◆ Aufgabe 1
Wie lange setzt sich G. M. Knauer laut dem Interview schon intensiv mit der Kampfkunst auseinander?
◆ Aufgabe 2
Übernimm aus dem Interview wörtlich den Abschnitt von „Als ich dann“ bis „das erhofft hatte.“.

◆ Textabschnitt
-.-.-
Interview mit dem Kampfkunstlehrer G. M. Knauer in München*Interview with martial arts teacher G. M. Knauer in Munich*
Meine erste Berührung mit Kampfkunst. Ich bin in den Genuss gekommen in der Kampfkunst schule Ajahn Lao in München nach einem Aufwärmtraining mit dem Meister Lao persönlich eine Privatstunde Tai Chi von G. M. Knauer zu erleben.
Ich bin sicherlich kein Naturtalent, da ich eher zu ungeduldigen Sorte Mensch gehöre. Die langsamen, kontrollierten Bewegungsabläufe waren eine Herausforderung für mich. Und natürlich klappt das auch nicht beim ersten mal. Es ist eine Kunst die über jahrelanges trainieren erlernt, verinnerlicht und gelebt werden kann: Die Kampfkunst. Das gilt natürlich nicht nur für Tai Chi, sondern auch für Kung Fu, Qi Gong und Muay Thai.
Meine Tai Chi Stunde hat mich fasziniert und Fragen aufgeworfen. Fragen bezüglich der Kampfkunst im Allgemeinen und auch Fragen bezüglich der Kampfkunstschule Ajahn Lao, denn dort herrscht eine ganz besondere Atmosphäre. Der Lehrer G.M. Knauer beantwortet mir diese Fragen. Denn er setzt sich seit bereits 9 Jahren mit der Kampfkunst intensiv auseinander, ist Kung Fu, Tai Chi und Qi Gong Lehrer und auf dem Weg zum Kung Fu Meister. Das hat er alles in der Kampfkunstschule Ajahn Lao gelernt.
Wie bist du überhaupt zur Kampfkunst gekommen?
2005 bin ich als Novize aus einem Benediktinerkloster ausgetreten, denn innerlich war ich bereits in den letzten Monaten dort zum Zen-Buddhismus konvertiert. Aufgrund von vielem Lesen stellte ich fest, dass die Wurzel von Zen und Kung Fu dieselbe ist: der Gründer Bodhidharma, ein indischer Mönch, der im 6. Jahrhundert von Indien nach China gegangen ist.
Als ich dann wieder nach München kam, habe ich nach einer Schule gesucht, die Kung Fu nicht so sehr als Wettkampfdisziplin oder als reinen Sport anbietet, sondern als spirituelle Kampfkunst. Ich hatte dann das immense Glück Meister Lao in seiner Kampfkunstschule Ajahn Lao in München zu finden, der als ehemaliger thailändischer Mönch das noch genau so unterrichtet, wie ich mir das erhofft hatte.
-.-.-
◆ Bereitgestellte Angaben
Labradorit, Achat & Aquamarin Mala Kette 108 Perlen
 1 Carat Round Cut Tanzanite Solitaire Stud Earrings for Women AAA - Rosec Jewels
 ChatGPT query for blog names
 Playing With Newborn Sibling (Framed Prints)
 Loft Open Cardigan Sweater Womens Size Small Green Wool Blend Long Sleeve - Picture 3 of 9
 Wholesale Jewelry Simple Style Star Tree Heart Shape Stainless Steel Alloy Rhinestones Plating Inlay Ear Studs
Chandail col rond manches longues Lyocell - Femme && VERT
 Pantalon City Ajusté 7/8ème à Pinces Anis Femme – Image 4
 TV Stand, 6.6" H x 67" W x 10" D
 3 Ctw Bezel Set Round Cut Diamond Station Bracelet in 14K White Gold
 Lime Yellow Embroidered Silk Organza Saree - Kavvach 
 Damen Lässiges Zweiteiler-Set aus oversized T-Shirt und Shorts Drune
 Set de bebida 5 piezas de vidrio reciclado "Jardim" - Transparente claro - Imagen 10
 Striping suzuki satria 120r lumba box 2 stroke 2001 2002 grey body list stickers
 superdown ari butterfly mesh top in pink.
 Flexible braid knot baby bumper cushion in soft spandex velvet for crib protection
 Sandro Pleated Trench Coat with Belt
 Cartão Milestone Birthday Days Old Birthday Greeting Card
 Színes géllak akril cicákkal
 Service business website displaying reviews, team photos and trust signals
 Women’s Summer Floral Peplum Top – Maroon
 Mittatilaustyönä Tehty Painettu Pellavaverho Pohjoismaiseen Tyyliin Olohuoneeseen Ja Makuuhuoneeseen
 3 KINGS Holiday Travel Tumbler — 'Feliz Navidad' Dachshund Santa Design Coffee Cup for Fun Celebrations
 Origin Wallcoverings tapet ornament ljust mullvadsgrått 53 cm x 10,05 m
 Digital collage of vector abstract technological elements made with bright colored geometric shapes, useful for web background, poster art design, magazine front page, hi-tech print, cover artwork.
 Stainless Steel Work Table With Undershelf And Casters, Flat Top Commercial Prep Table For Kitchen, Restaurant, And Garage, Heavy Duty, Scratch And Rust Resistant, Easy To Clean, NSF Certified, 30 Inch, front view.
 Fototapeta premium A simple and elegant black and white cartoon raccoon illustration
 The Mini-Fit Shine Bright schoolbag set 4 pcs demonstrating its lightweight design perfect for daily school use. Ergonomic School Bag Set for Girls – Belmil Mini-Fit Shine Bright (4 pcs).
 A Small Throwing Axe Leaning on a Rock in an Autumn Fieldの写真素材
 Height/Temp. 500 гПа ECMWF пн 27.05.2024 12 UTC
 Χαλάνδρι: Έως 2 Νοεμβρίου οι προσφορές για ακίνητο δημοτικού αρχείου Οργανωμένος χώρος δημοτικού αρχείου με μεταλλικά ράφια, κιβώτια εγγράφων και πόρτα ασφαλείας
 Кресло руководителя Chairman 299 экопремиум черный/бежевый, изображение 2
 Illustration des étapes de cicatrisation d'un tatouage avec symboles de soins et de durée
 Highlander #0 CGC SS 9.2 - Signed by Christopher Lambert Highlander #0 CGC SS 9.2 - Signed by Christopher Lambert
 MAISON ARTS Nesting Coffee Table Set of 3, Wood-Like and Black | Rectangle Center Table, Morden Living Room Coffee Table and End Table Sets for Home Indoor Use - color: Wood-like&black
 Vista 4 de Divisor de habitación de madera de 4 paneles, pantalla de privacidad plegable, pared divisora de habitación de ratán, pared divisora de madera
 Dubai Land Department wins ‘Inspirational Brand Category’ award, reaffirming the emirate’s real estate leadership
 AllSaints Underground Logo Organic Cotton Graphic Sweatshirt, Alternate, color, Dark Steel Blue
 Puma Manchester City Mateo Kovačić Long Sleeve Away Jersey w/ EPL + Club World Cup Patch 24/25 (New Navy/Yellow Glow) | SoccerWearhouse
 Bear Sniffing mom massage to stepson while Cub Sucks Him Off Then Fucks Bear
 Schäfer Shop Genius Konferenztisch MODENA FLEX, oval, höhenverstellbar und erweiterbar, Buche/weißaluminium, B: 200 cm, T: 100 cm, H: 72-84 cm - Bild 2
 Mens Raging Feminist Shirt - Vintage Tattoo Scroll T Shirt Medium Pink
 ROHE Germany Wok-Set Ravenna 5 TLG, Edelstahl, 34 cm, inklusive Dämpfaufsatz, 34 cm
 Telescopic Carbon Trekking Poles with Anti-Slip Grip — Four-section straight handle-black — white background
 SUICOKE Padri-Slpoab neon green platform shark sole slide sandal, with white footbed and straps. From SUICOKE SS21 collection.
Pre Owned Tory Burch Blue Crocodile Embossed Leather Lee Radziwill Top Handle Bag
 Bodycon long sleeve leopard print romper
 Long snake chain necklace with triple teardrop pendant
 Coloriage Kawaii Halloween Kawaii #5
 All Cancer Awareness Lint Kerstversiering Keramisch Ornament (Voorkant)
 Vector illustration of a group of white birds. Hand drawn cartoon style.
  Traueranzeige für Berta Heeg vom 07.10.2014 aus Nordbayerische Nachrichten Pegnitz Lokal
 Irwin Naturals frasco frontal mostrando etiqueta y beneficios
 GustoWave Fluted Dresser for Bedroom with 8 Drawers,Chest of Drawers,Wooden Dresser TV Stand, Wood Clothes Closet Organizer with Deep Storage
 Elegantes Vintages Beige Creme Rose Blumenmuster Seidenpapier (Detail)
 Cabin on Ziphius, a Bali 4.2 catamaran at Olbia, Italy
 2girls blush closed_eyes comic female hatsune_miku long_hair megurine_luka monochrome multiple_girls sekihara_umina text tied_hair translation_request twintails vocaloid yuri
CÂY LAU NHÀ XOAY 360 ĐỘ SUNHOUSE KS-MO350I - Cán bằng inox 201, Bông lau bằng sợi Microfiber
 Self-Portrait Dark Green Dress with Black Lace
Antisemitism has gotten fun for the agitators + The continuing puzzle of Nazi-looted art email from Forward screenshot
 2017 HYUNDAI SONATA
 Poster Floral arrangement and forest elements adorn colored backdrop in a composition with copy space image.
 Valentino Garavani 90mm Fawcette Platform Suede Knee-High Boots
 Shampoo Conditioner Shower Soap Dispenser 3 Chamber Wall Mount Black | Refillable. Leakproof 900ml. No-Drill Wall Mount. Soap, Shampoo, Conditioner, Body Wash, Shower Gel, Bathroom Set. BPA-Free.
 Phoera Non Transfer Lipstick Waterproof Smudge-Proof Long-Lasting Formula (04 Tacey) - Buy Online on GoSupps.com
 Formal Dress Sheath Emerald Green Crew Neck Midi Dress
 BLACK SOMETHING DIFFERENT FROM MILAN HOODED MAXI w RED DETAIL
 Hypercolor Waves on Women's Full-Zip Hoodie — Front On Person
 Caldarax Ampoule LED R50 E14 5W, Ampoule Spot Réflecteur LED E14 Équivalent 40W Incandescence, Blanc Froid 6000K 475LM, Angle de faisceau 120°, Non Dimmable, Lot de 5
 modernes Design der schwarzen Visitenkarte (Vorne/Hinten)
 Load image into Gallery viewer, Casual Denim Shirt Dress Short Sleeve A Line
-.-.-
◆ Antwortfeld 1
Seit 9 Jahren.

◆ Antwortfeld 2
Als ich dann wieder nach München kam, habe ich nach einer Schule gesucht, die Kung Fu nicht so sehr als Wettkampfdisziplin oder als reinen Sport anbietet, sondern als spirituelle Kampfkunst. Ich hatte dann das immense Glück Meister Lao in seiner Kampfkunstschule Ajahn Lao in München zu finden, der als ehemaliger thailändischer Mönch das noch genau so unterrichtet, wie ich mir das erhofft hatte.